He heard the excited voice of the executive officer.
“We’ve got it, Commander!
Derron’s ship.
Dead ahead, toward that object in Draco.
Only forty tons—which is why it took us so long to pick it up.
But it has power enough, apparently, to hold its lead.
We have the range.
What is your order?”
Jay Kalam’s hand tightened on the communicator.
A cold wind seemed to blow around him, blowing away the ship, and blowing away the years.
He saw Giles Habibula, a stout little man, strutting, grinning, as he had been when they were privates together.
He knew Habibula was on the ship ahead.
But the rushing of that wind became the rusty whisper of the Basilisk, jeering at him.
No man, not even a friend, could be weighed against his duty to the Legion.
“Do you hear me, Commander?” the executive officer was insisting.
“What is your order?”
Jay Kalam slowly closed his eyes, and opened them again.
His lean hand made a slow salute.
Low and forced, his voice said:
“Fire at once with the vortex gun.
Destroy the vessel ahead.”
Samdu’s battleship, the long Bellatrix, was slipping in beside the mighty flagship when the first vortex was fired.

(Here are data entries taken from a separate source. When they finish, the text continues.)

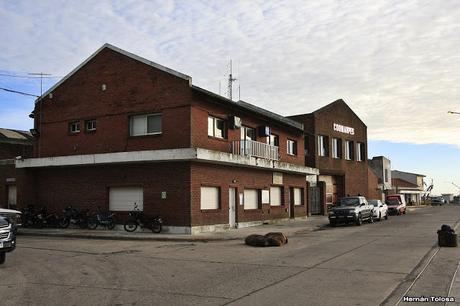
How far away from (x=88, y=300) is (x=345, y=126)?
139 ft

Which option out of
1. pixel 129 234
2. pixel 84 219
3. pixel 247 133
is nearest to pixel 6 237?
pixel 129 234

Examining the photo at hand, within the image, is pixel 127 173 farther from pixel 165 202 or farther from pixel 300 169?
pixel 300 169

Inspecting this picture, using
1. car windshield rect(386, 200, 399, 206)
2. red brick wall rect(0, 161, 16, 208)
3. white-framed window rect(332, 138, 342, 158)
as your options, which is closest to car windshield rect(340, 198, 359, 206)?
white-framed window rect(332, 138, 342, 158)

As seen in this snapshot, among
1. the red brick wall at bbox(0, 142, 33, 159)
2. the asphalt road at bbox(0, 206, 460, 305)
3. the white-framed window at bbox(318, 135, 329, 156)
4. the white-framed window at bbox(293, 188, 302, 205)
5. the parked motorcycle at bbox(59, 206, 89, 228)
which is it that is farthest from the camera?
the white-framed window at bbox(318, 135, 329, 156)

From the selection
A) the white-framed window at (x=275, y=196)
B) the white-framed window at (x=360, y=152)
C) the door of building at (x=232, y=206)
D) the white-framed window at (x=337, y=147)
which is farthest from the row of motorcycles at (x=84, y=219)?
the white-framed window at (x=360, y=152)

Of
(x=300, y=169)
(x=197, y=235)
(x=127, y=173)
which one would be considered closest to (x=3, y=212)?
(x=127, y=173)

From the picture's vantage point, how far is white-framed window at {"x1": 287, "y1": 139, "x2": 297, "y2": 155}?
35906 mm

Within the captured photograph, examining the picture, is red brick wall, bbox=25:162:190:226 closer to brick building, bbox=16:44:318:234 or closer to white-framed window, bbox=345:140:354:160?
brick building, bbox=16:44:318:234

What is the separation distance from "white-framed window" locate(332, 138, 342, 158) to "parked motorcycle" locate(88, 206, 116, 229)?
26.0 metres

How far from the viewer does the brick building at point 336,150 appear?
4319 cm

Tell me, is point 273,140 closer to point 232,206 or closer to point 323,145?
point 232,206

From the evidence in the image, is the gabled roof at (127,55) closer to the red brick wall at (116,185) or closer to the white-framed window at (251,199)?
the red brick wall at (116,185)

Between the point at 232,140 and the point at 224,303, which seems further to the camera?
the point at 232,140

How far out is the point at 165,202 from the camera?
2392 centimetres
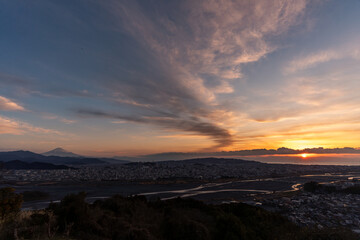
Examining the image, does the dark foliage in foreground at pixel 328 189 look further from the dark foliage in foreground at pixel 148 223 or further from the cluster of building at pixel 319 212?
the dark foliage in foreground at pixel 148 223

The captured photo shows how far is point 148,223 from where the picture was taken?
16.8m

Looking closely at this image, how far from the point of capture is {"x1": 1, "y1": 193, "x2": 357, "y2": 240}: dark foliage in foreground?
11.9 meters

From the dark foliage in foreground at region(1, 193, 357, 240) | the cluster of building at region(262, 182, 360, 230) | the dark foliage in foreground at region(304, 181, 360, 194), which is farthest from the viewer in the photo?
the dark foliage in foreground at region(304, 181, 360, 194)

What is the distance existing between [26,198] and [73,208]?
42.2 m

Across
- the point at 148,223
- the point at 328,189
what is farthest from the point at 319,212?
the point at 328,189

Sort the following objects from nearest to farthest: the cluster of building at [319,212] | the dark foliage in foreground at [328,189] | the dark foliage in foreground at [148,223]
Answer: the dark foliage in foreground at [148,223] < the cluster of building at [319,212] < the dark foliage in foreground at [328,189]

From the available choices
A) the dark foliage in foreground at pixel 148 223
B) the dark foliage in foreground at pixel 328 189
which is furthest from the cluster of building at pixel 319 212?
the dark foliage in foreground at pixel 328 189

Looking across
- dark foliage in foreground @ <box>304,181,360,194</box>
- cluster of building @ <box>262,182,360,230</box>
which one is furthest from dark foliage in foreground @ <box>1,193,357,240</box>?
dark foliage in foreground @ <box>304,181,360,194</box>

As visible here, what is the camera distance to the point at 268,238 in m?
16.5

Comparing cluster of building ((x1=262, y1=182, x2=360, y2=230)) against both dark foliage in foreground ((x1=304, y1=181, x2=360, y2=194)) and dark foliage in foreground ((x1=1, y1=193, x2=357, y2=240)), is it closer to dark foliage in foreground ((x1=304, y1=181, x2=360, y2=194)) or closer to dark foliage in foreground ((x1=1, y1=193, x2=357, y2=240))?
dark foliage in foreground ((x1=1, y1=193, x2=357, y2=240))

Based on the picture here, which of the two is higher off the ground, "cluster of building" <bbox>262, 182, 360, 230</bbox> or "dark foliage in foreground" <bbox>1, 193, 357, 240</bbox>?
"dark foliage in foreground" <bbox>1, 193, 357, 240</bbox>

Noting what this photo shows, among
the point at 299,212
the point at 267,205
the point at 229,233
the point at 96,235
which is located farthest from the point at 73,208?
the point at 267,205

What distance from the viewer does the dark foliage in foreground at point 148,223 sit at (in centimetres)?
1185

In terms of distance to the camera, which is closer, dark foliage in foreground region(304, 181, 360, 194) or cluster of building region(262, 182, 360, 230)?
cluster of building region(262, 182, 360, 230)
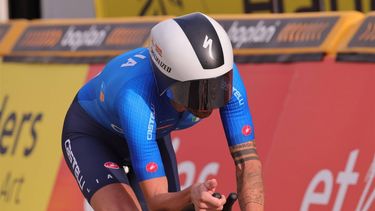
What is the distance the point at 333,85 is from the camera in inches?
309

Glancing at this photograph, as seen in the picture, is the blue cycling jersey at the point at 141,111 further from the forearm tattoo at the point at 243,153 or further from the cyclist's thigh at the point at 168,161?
the cyclist's thigh at the point at 168,161

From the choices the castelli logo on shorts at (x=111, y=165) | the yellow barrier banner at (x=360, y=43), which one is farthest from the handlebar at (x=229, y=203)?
the yellow barrier banner at (x=360, y=43)

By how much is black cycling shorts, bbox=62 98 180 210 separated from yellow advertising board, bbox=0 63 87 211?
293 centimetres

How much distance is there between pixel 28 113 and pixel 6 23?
1440 mm

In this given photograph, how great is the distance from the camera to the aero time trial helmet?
536 centimetres

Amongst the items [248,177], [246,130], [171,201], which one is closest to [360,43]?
[246,130]

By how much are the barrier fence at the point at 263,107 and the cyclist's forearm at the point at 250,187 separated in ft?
1.19

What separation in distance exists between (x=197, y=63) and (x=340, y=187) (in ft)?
7.83

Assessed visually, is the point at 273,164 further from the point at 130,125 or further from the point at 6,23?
the point at 6,23

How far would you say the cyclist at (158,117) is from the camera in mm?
5375

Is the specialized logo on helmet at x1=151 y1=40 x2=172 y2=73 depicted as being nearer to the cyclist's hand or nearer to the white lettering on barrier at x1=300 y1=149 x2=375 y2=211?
the cyclist's hand

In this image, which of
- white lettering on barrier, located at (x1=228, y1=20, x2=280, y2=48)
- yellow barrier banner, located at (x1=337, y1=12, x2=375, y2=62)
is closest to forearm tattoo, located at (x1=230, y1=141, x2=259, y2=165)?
yellow barrier banner, located at (x1=337, y1=12, x2=375, y2=62)

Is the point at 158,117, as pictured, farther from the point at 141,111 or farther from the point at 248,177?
the point at 248,177

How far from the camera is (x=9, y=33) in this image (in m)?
10.6
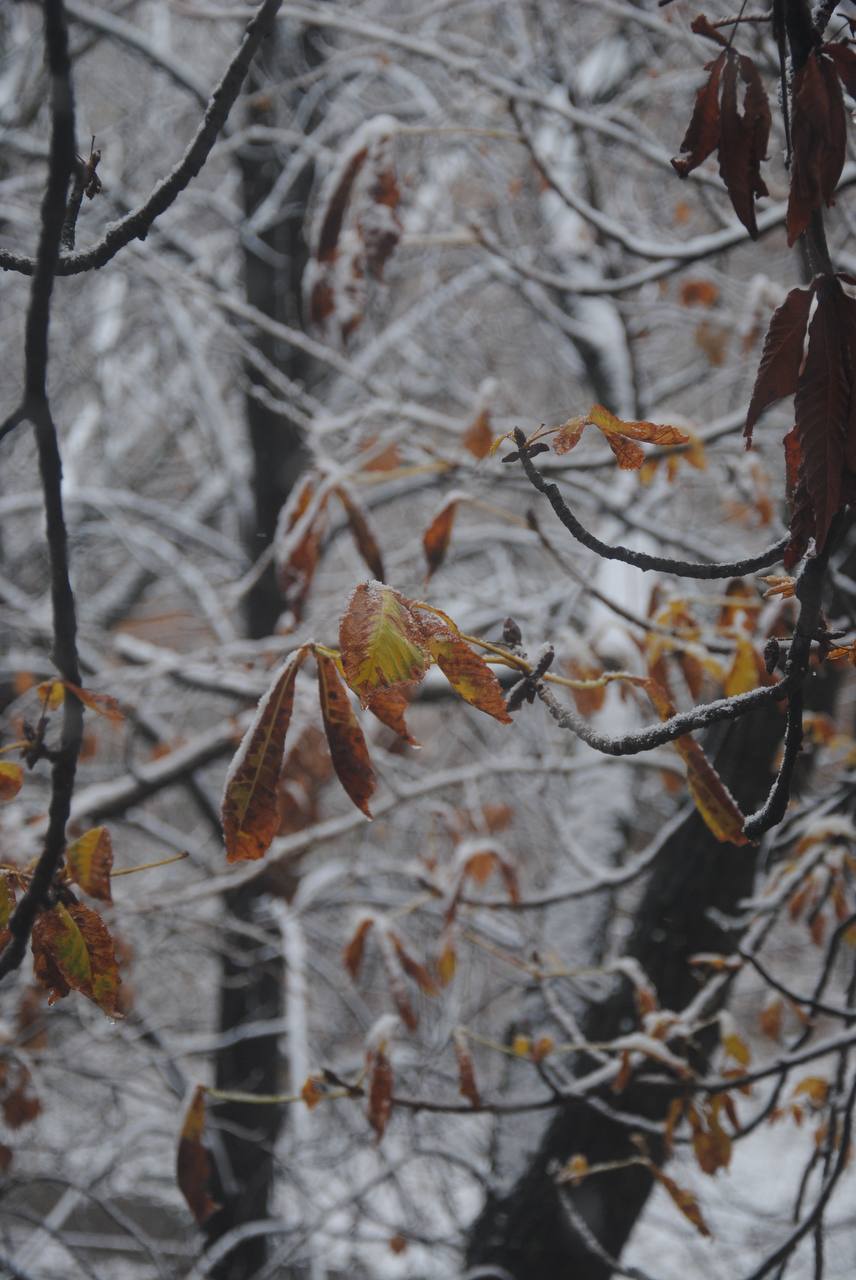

Watching through the ports of an air lock, the Admiral-General saw the great blinding knot of atomic disruption spinning out ahead, flaming wider as its expanding fields of instability consumed all the matter in its reach.
“Well, Mr. Derron,” the gigantic spaceman muttered with a grim satisfaction, “or Mr. Basilisk—now let’s see you get away!”
Hard-driven geodynes were pushing the two colossal ships through space—or, more accurately, around it—at effective speeds far beyond the velocity of light.
But they came together so gently that their crews could feel no shock.
Air valves were joined and sealed.
And Hal Samdu stalked impatiently aboard the great flagship.
“Quick!” he boomed to the officers who received him.
“Take me to Commander Kalam at once.”
But, when swift elevators and moving cat-walks had brought them to the hidden door behind the chartroom, the Commander of the Legion failed to answer their signal.
The alarmed executive officer came to unlock the armored door.
Hal Samdu stalked ahead into the soft-lit luxurious apartments of Jay Kalam.
Silence met him, and emptiness.
The Commander of the Legion was gone. “Poor old Jay,” rumbled Hal Samdu.
“The hundredth man!”
He turned abruptly upon the officers about him.
“Derron’s ship is still in range?
Then fire again with the vortex gun. Keep firing till you get it.”
14 Man and Android
Facing Giles Habibula in the narrow space within the valve of the Phantom Atom, Chan Derron caught his breath.
Still he was weaponless—and the black tiny hole in the tip of the old man’s level cane looked at him like a deadly eye.
“Habibula?” his startled voice echoed.
“Not the great Giles Habibula?”
Chan was weaponless—but the heavy little pack of the geopellor was still strapped to his shoulders, its control spindle still gripped in his hand.
It could make a living projectile of his body.
His hand began to close.
“Wait, lad!”
The old man lowered the menacing cane.
His fishy eyes rolled fearfully and his wheezing voice was hoarse with a desperate appeal.